Aufgrund dieser technischen Konstruktion hält das Gericht den TC-String für ein personenbezogenes Datum. Seit der Einführung der Datenschutz-Grundverordnung vor fast sechs Jahren seien die Menschen in ganz Europa täglich auf fast jeder Website und App von Zustimmungs-Popups geplagt worden, sagt Johnny Ryan vom Irish Council for Civil Liberties.

Der Verband IAB Europe habe versucht, sich seiner Verantwortung für diese Scharade zu entziehen. „Aber der Europäische Gerichtshof hat es richtig gestellt. Diese Entscheidung wird nicht nur die größte Spam-Operation der Geschichte beenden. Sie wird der auf Tracking basierenden Online-Werbebranche eine tödliche Wunde zufügen“, so Ryan weiter.

Katarzyna Szymielewicz von der polnischen Panoptycon Foundation und eine der Beschwerdeführerinnen, bezeichnete die Entscheidung als „wichtiges Urteil“ im Kampf um die Online-Privatsphäre.

Der Online-Werbeexperte Wolfie Christl ist erfreut darüber, dass endlich geklärt sei, wer für die flächendeckende Belästigung mit den manipulativen, sinnlosen und nervigen Einwilligungs-Bannern verantwortlich ist. „Das muss nun Konsequenzen haben. Das TCF-System hat eine Pseudo-Rechtfertigung für die massenhafte illegale Weitergabe persönlicher Daten geliefert. Die DSGVO-Aufsichtsbehörden in ganz Europa müssen den Verzögerungstaktiken der Tracking-Lobby ein Ende machen und jetzt entschlossen gegen illegales digitales Profiling im Netz vorgehen“, so Christl weiter.
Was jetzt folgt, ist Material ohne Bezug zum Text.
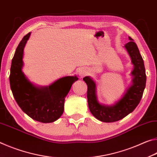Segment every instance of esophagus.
I'll list each match as a JSON object with an SVG mask.
<instances>
[{"label": "esophagus", "instance_id": "34e87169", "mask_svg": "<svg viewBox=\"0 0 157 157\" xmlns=\"http://www.w3.org/2000/svg\"><path fill=\"white\" fill-rule=\"evenodd\" d=\"M87 74H88V71H87L86 69L85 68H81L79 69L78 71V75L79 76L81 77V78H83L86 75H87Z\"/></svg>", "mask_w": 157, "mask_h": 157}]
</instances>
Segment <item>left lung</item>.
<instances>
[{"instance_id":"8db88e82","label":"left lung","mask_w":157,"mask_h":157,"mask_svg":"<svg viewBox=\"0 0 157 157\" xmlns=\"http://www.w3.org/2000/svg\"><path fill=\"white\" fill-rule=\"evenodd\" d=\"M130 42L124 47L132 59L133 69L132 85L121 99L113 106H105L99 104L96 94V83L90 76H86L83 81L88 86V107L91 113L97 120L104 122L118 121L133 111L140 101L146 84V74L144 62L136 44L129 37Z\"/></svg>"}]
</instances>
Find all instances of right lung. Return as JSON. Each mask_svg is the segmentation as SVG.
I'll use <instances>...</instances> for the list:
<instances>
[{
  "label": "right lung",
  "instance_id": "obj_1",
  "mask_svg": "<svg viewBox=\"0 0 157 157\" xmlns=\"http://www.w3.org/2000/svg\"><path fill=\"white\" fill-rule=\"evenodd\" d=\"M30 33L25 35L15 51L12 60L10 83L15 100L25 114L36 121L50 123L63 113L67 94L78 77L65 76L47 87H37L22 71L23 56Z\"/></svg>",
  "mask_w": 157,
  "mask_h": 157
}]
</instances>
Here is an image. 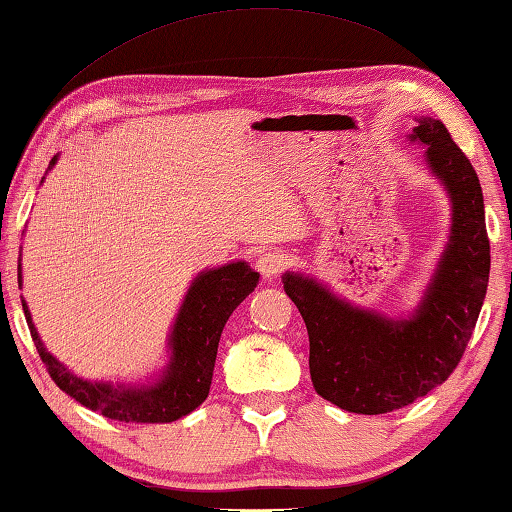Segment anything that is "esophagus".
Segmentation results:
<instances>
[{
  "label": "esophagus",
  "mask_w": 512,
  "mask_h": 512,
  "mask_svg": "<svg viewBox=\"0 0 512 512\" xmlns=\"http://www.w3.org/2000/svg\"><path fill=\"white\" fill-rule=\"evenodd\" d=\"M284 266H286V257L280 253V250H268V253L257 257V271L264 277H268V280L280 275L284 271Z\"/></svg>",
  "instance_id": "1"
}]
</instances>
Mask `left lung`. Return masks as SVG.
<instances>
[{
  "mask_svg": "<svg viewBox=\"0 0 512 512\" xmlns=\"http://www.w3.org/2000/svg\"><path fill=\"white\" fill-rule=\"evenodd\" d=\"M407 136L450 201L448 244L418 304L387 315L351 304L318 277L282 275L309 331L315 392L353 414L401 410L448 380L475 331L490 275V241L475 167L441 120L416 116Z\"/></svg>",
  "mask_w": 512,
  "mask_h": 512,
  "instance_id": "1",
  "label": "left lung"
}]
</instances>
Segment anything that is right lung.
<instances>
[{"instance_id":"1","label":"right lung","mask_w":512,"mask_h":512,"mask_svg":"<svg viewBox=\"0 0 512 512\" xmlns=\"http://www.w3.org/2000/svg\"><path fill=\"white\" fill-rule=\"evenodd\" d=\"M58 159L60 154H55L46 174L53 170ZM17 282L22 286V255L17 266ZM257 284L259 273L241 259L206 268L194 277L167 336V362L147 383H111V380H87L73 374L44 347L26 300H22V309L35 349L64 394L114 421L172 423L197 410L208 398L221 331L230 313L255 291Z\"/></svg>"}]
</instances>
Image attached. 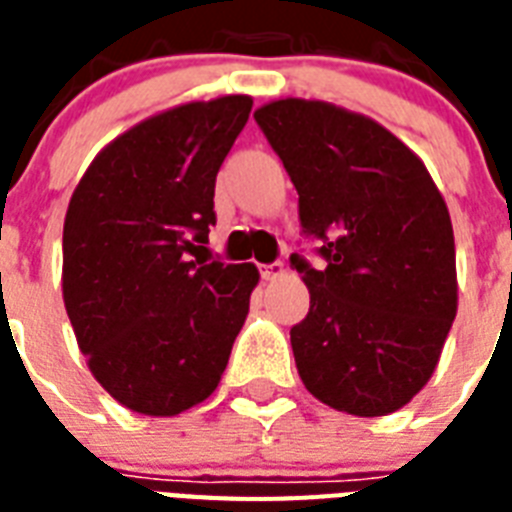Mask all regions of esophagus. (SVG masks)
Segmentation results:
<instances>
[{"mask_svg": "<svg viewBox=\"0 0 512 512\" xmlns=\"http://www.w3.org/2000/svg\"><path fill=\"white\" fill-rule=\"evenodd\" d=\"M260 276H263L265 281H273V279H281L284 276V263H271V265H263V271H260Z\"/></svg>", "mask_w": 512, "mask_h": 512, "instance_id": "esophagus-1", "label": "esophagus"}]
</instances>
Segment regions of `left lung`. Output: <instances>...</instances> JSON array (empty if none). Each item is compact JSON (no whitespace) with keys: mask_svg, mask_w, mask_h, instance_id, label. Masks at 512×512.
I'll list each match as a JSON object with an SVG mask.
<instances>
[{"mask_svg":"<svg viewBox=\"0 0 512 512\" xmlns=\"http://www.w3.org/2000/svg\"><path fill=\"white\" fill-rule=\"evenodd\" d=\"M255 119L300 196L311 308L292 327L300 380L321 404L382 417L436 372L457 316L454 233L420 156L369 116L324 100H273Z\"/></svg>","mask_w":512,"mask_h":512,"instance_id":"left-lung-1","label":"left lung"}]
</instances>
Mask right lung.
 Segmentation results:
<instances>
[{
  "instance_id": "right-lung-1",
  "label": "right lung",
  "mask_w": 512,
  "mask_h": 512,
  "mask_svg": "<svg viewBox=\"0 0 512 512\" xmlns=\"http://www.w3.org/2000/svg\"><path fill=\"white\" fill-rule=\"evenodd\" d=\"M249 95L170 108L111 140L63 223V303L95 380L122 406L175 417L212 396L249 313L252 263L197 257L215 177Z\"/></svg>"
}]
</instances>
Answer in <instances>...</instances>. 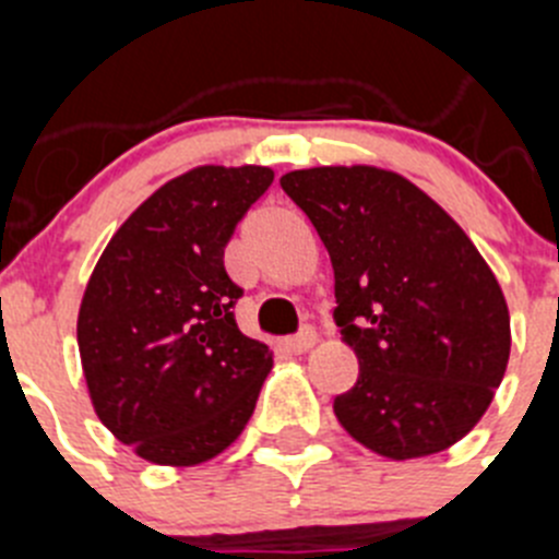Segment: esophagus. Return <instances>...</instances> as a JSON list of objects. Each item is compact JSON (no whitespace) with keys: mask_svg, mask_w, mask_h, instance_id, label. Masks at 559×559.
Masks as SVG:
<instances>
[{"mask_svg":"<svg viewBox=\"0 0 559 559\" xmlns=\"http://www.w3.org/2000/svg\"><path fill=\"white\" fill-rule=\"evenodd\" d=\"M285 344H288L290 353H296V355L308 353V349L316 344V330L313 328H302L296 335H290V338L285 341Z\"/></svg>","mask_w":559,"mask_h":559,"instance_id":"obj_1","label":"esophagus"}]
</instances>
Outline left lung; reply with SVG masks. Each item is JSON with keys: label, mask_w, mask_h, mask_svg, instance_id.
<instances>
[{"label": "left lung", "mask_w": 559, "mask_h": 559, "mask_svg": "<svg viewBox=\"0 0 559 559\" xmlns=\"http://www.w3.org/2000/svg\"><path fill=\"white\" fill-rule=\"evenodd\" d=\"M310 218L335 274V324L358 380L333 400L369 451L417 459L476 426L510 360L496 274L426 192L392 170L310 167L280 179Z\"/></svg>", "instance_id": "left-lung-1"}]
</instances>
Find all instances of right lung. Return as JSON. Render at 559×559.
Returning a JSON list of instances; mask_svg holds the SVG:
<instances>
[{"label": "right lung", "instance_id": "add662e5", "mask_svg": "<svg viewBox=\"0 0 559 559\" xmlns=\"http://www.w3.org/2000/svg\"><path fill=\"white\" fill-rule=\"evenodd\" d=\"M274 181L206 165L167 181L108 240L78 316L97 417L156 464H201L249 423L271 349L240 333L224 249Z\"/></svg>", "mask_w": 559, "mask_h": 559}]
</instances>
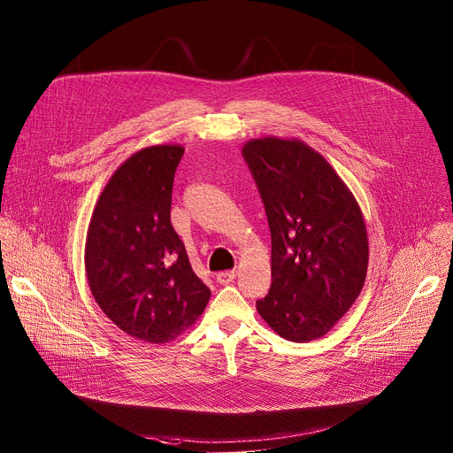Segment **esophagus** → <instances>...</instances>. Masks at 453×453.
<instances>
[{
    "label": "esophagus",
    "mask_w": 453,
    "mask_h": 453,
    "mask_svg": "<svg viewBox=\"0 0 453 453\" xmlns=\"http://www.w3.org/2000/svg\"><path fill=\"white\" fill-rule=\"evenodd\" d=\"M215 278H217L219 283L226 285V283H231V281L236 278V272H234V270H229V272L217 273Z\"/></svg>",
    "instance_id": "34e87169"
}]
</instances>
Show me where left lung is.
Instances as JSON below:
<instances>
[{"label":"left lung","mask_w":453,"mask_h":453,"mask_svg":"<svg viewBox=\"0 0 453 453\" xmlns=\"http://www.w3.org/2000/svg\"><path fill=\"white\" fill-rule=\"evenodd\" d=\"M272 231V287L259 315L288 342L322 338L361 294L369 249L361 208L331 165L299 140L242 150Z\"/></svg>","instance_id":"obj_1"}]
</instances>
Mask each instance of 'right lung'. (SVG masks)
<instances>
[{"label":"right lung","instance_id":"add662e5","mask_svg":"<svg viewBox=\"0 0 453 453\" xmlns=\"http://www.w3.org/2000/svg\"><path fill=\"white\" fill-rule=\"evenodd\" d=\"M180 145H154L104 185L86 240V272L103 313L126 334L163 345L204 311L210 288L192 272L172 226Z\"/></svg>","mask_w":453,"mask_h":453}]
</instances>
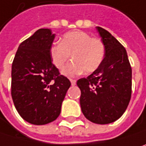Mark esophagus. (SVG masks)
I'll use <instances>...</instances> for the list:
<instances>
[{"instance_id": "obj_1", "label": "esophagus", "mask_w": 146, "mask_h": 146, "mask_svg": "<svg viewBox=\"0 0 146 146\" xmlns=\"http://www.w3.org/2000/svg\"><path fill=\"white\" fill-rule=\"evenodd\" d=\"M70 82H71V84L74 86L76 84V80H73V79H70Z\"/></svg>"}]
</instances>
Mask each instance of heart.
I'll use <instances>...</instances> for the list:
<instances>
[{"mask_svg": "<svg viewBox=\"0 0 146 146\" xmlns=\"http://www.w3.org/2000/svg\"><path fill=\"white\" fill-rule=\"evenodd\" d=\"M105 55V46L99 39L83 31H73L64 34L61 42H53L50 47V57L58 69H62L70 56L73 62L62 71L68 77L82 73H91L100 67Z\"/></svg>", "mask_w": 146, "mask_h": 146, "instance_id": "obj_1", "label": "heart"}]
</instances>
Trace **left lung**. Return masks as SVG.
Returning a JSON list of instances; mask_svg holds the SVG:
<instances>
[{
  "label": "left lung",
  "mask_w": 146,
  "mask_h": 146,
  "mask_svg": "<svg viewBox=\"0 0 146 146\" xmlns=\"http://www.w3.org/2000/svg\"><path fill=\"white\" fill-rule=\"evenodd\" d=\"M105 46L100 67L87 78L78 80L81 90L80 105L89 121L110 124L126 110L132 86V70L125 48L105 29L96 27Z\"/></svg>",
  "instance_id": "8db88e82"
}]
</instances>
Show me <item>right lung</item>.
I'll use <instances>...</instances> for the list:
<instances>
[{
    "mask_svg": "<svg viewBox=\"0 0 146 146\" xmlns=\"http://www.w3.org/2000/svg\"><path fill=\"white\" fill-rule=\"evenodd\" d=\"M55 34L51 29L37 30L20 44L11 67V97L21 118L42 125L54 121L71 86L52 64L50 47Z\"/></svg>",
    "mask_w": 146,
    "mask_h": 146,
    "instance_id": "right-lung-1",
    "label": "right lung"
}]
</instances>
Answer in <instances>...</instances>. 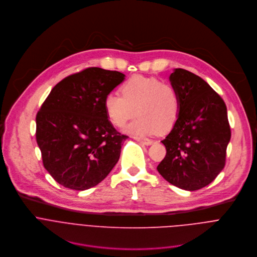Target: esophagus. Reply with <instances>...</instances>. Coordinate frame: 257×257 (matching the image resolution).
Listing matches in <instances>:
<instances>
[{
    "label": "esophagus",
    "mask_w": 257,
    "mask_h": 257,
    "mask_svg": "<svg viewBox=\"0 0 257 257\" xmlns=\"http://www.w3.org/2000/svg\"><path fill=\"white\" fill-rule=\"evenodd\" d=\"M135 140L136 141H138V142H140L141 144H143V145H146V146H150V145H152L154 142L152 141V140H150V139H147V138H141V137H136L135 138Z\"/></svg>",
    "instance_id": "esophagus-1"
}]
</instances>
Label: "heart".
I'll list each match as a JSON object with an SVG mask.
<instances>
[{
	"label": "heart",
	"mask_w": 257,
	"mask_h": 257,
	"mask_svg": "<svg viewBox=\"0 0 257 257\" xmlns=\"http://www.w3.org/2000/svg\"><path fill=\"white\" fill-rule=\"evenodd\" d=\"M121 95L110 92L105 95L103 106L108 120L121 127L133 117L138 116L126 126L130 134L147 136L159 131H171L181 111V99L178 88L170 81L155 77L135 75L123 82Z\"/></svg>",
	"instance_id": "1"
}]
</instances>
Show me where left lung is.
Returning a JSON list of instances; mask_svg holds the SVG:
<instances>
[{"mask_svg":"<svg viewBox=\"0 0 257 257\" xmlns=\"http://www.w3.org/2000/svg\"><path fill=\"white\" fill-rule=\"evenodd\" d=\"M170 81L179 90L181 111L162 141L167 154L157 170L172 185L195 191L214 181L225 166L231 138L227 108L204 79L188 70L175 69Z\"/></svg>","mask_w":257,"mask_h":257,"instance_id":"left-lung-1","label":"left lung"}]
</instances>
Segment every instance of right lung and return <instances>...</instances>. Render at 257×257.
Returning <instances> with one entry per match:
<instances>
[{
    "label": "right lung",
    "instance_id": "add662e5",
    "mask_svg": "<svg viewBox=\"0 0 257 257\" xmlns=\"http://www.w3.org/2000/svg\"><path fill=\"white\" fill-rule=\"evenodd\" d=\"M123 79L118 71L86 68L57 83L37 112L36 141L44 168L63 187H94L117 163L127 136L108 120L103 100Z\"/></svg>",
    "mask_w": 257,
    "mask_h": 257
}]
</instances>
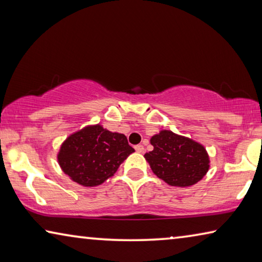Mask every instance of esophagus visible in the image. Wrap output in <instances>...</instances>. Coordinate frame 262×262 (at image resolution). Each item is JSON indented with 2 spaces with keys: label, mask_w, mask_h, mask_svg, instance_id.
Instances as JSON below:
<instances>
[{
  "label": "esophagus",
  "mask_w": 262,
  "mask_h": 262,
  "mask_svg": "<svg viewBox=\"0 0 262 262\" xmlns=\"http://www.w3.org/2000/svg\"><path fill=\"white\" fill-rule=\"evenodd\" d=\"M135 150H136V152H143L144 151V147L142 144H137V145H135Z\"/></svg>",
  "instance_id": "1"
}]
</instances>
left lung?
I'll use <instances>...</instances> for the list:
<instances>
[{
	"instance_id": "obj_1",
	"label": "left lung",
	"mask_w": 262,
	"mask_h": 262,
	"mask_svg": "<svg viewBox=\"0 0 262 262\" xmlns=\"http://www.w3.org/2000/svg\"><path fill=\"white\" fill-rule=\"evenodd\" d=\"M152 151L144 155L158 178L171 186L186 187L196 184L209 168L206 149L187 137L162 130L151 137Z\"/></svg>"
}]
</instances>
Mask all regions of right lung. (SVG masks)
<instances>
[{"instance_id":"1","label":"right lung","mask_w":262,"mask_h":262,"mask_svg":"<svg viewBox=\"0 0 262 262\" xmlns=\"http://www.w3.org/2000/svg\"><path fill=\"white\" fill-rule=\"evenodd\" d=\"M134 151L125 135L97 125L70 135L61 145L57 159L75 183L92 187L112 177Z\"/></svg>"}]
</instances>
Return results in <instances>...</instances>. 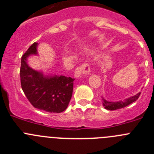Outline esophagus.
<instances>
[{"label":"esophagus","mask_w":154,"mask_h":154,"mask_svg":"<svg viewBox=\"0 0 154 154\" xmlns=\"http://www.w3.org/2000/svg\"><path fill=\"white\" fill-rule=\"evenodd\" d=\"M89 72H90V67H89V64L84 63L75 69L74 75L75 78H79L81 76L82 74L88 75Z\"/></svg>","instance_id":"obj_1"}]
</instances>
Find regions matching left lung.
<instances>
[{
  "label": "left lung",
  "mask_w": 154,
  "mask_h": 154,
  "mask_svg": "<svg viewBox=\"0 0 154 154\" xmlns=\"http://www.w3.org/2000/svg\"><path fill=\"white\" fill-rule=\"evenodd\" d=\"M140 95V92L137 93V95H134V96H131V97H129L127 99H124L123 101H118V102H109L107 101L103 97H102L103 99V106H104L105 109H106L107 110H116L119 109L123 108V107L127 106L128 105L131 104L133 102L137 101V99L139 98Z\"/></svg>",
  "instance_id": "1"
}]
</instances>
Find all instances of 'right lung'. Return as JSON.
<instances>
[{
  "instance_id": "right-lung-1",
  "label": "right lung",
  "mask_w": 154,
  "mask_h": 154,
  "mask_svg": "<svg viewBox=\"0 0 154 154\" xmlns=\"http://www.w3.org/2000/svg\"><path fill=\"white\" fill-rule=\"evenodd\" d=\"M38 43L31 45L21 57L20 70L23 92L35 108L48 112H62L66 109L72 96L74 79L65 75H45L30 67L28 58L38 55Z\"/></svg>"
}]
</instances>
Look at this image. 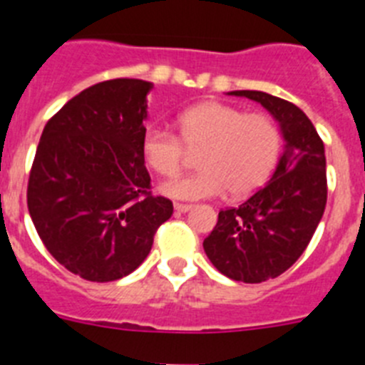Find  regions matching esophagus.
<instances>
[{
    "mask_svg": "<svg viewBox=\"0 0 365 365\" xmlns=\"http://www.w3.org/2000/svg\"><path fill=\"white\" fill-rule=\"evenodd\" d=\"M173 208H175V212H179V214H186V212L192 210V205H185V202H175V205H173Z\"/></svg>",
    "mask_w": 365,
    "mask_h": 365,
    "instance_id": "obj_1",
    "label": "esophagus"
}]
</instances>
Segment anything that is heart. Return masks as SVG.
I'll list each match as a JSON object with an SVG mask.
<instances>
[{"instance_id": "heart-1", "label": "heart", "mask_w": 365, "mask_h": 365, "mask_svg": "<svg viewBox=\"0 0 365 365\" xmlns=\"http://www.w3.org/2000/svg\"><path fill=\"white\" fill-rule=\"evenodd\" d=\"M179 135L150 125L143 135V157L155 173L175 175L186 150L199 151L192 175L175 177L160 185V193L177 201L219 197L230 188L247 195L267 182L282 151V133L272 118L248 115L222 102H202L177 118Z\"/></svg>"}]
</instances>
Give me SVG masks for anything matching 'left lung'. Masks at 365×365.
Instances as JSON below:
<instances>
[{
    "label": "left lung",
    "instance_id": "1",
    "mask_svg": "<svg viewBox=\"0 0 365 365\" xmlns=\"http://www.w3.org/2000/svg\"><path fill=\"white\" fill-rule=\"evenodd\" d=\"M228 95L263 106L285 144L269 182L237 208L219 212L202 247L227 278L261 283L294 265L322 221L327 202L324 143L298 106L263 91Z\"/></svg>",
    "mask_w": 365,
    "mask_h": 365
}]
</instances>
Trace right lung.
I'll list each match as a JSON object with an SVG mask.
<instances>
[{
  "instance_id": "right-lung-1",
  "label": "right lung",
  "mask_w": 365,
  "mask_h": 365,
  "mask_svg": "<svg viewBox=\"0 0 365 365\" xmlns=\"http://www.w3.org/2000/svg\"><path fill=\"white\" fill-rule=\"evenodd\" d=\"M117 78L87 87L47 122L27 205L51 256L87 282H115L148 257L173 205L150 193L144 166L148 93Z\"/></svg>"
}]
</instances>
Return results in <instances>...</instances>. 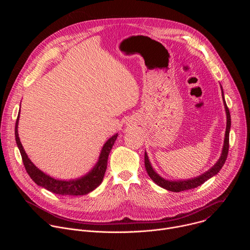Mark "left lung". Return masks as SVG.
I'll list each match as a JSON object with an SVG mask.
<instances>
[{
    "label": "left lung",
    "instance_id": "1",
    "mask_svg": "<svg viewBox=\"0 0 250 250\" xmlns=\"http://www.w3.org/2000/svg\"><path fill=\"white\" fill-rule=\"evenodd\" d=\"M222 89V94H223V101H224V104H225V110H226V114H227V127H226V133H225V140H224V146H223V150H222V154L221 157L219 158V160L217 161V163L213 165L211 168H209L208 171H206L205 173L201 174L200 176L191 178V179H186V180H177V181H172V180H168L165 179V178L161 177L159 174L156 173V171L153 169V167L151 166V163L149 161L148 155L146 151L145 153V165H146V169L148 173V176L151 178L152 181L157 184L158 186L162 187L165 190L171 191V192H181V191H185V190H190V189H194L197 188L198 186L202 185L203 183H205L207 180H208L209 178H211L212 176L217 175L220 170L222 169V167L224 166L227 157H228V152H229V130H230V114L229 111L228 105L226 104V100L224 97V90L223 87L221 86Z\"/></svg>",
    "mask_w": 250,
    "mask_h": 250
}]
</instances>
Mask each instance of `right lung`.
I'll return each instance as SVG.
<instances>
[{"label":"right lung","mask_w":250,"mask_h":250,"mask_svg":"<svg viewBox=\"0 0 250 250\" xmlns=\"http://www.w3.org/2000/svg\"><path fill=\"white\" fill-rule=\"evenodd\" d=\"M19 120H20V113L18 115L16 127H15L17 146L20 149L22 162L27 174L29 175L31 179L37 183V185L43 187L54 194L63 195V196L64 195L65 196L86 195L92 192L93 190H95L97 187H99V185H101L104 179L105 169H106V164H108V157L112 150L113 146L115 145V141L119 135L118 133L114 134L112 137H110L105 141V144L102 147L98 162L93 167V169L90 170L86 175L80 178H77V179L60 180V179H55V178L45 174L43 171H42L40 168L35 166L31 162V160L28 158L19 137V132H18Z\"/></svg>","instance_id":"obj_1"}]
</instances>
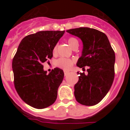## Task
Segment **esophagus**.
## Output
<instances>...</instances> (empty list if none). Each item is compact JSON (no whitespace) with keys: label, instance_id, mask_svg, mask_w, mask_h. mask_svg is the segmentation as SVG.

Die Arbeit von netzpolitik.org finanziert sich zu fast 100% aus den Spenden unserer Leser:innen.
Werde Teil dieser einzigartigen Community und unterstütze auch Du unseren gemeinwohlorientierten, werbe- und trackingfreien Journalismus jetzt mit einer Spende.

Zur Quelle wechseln
Zur CC-Lizenz für diesen Artikel

Author: Markus Reuter

Stadt verliert vor gericht gegen afra schützen. Traditionelle aleppo seife. Konzentriere dich stattdessen auf das gute in dir und in anderen, und du wirst inneren frieden und zufriedenheit finden.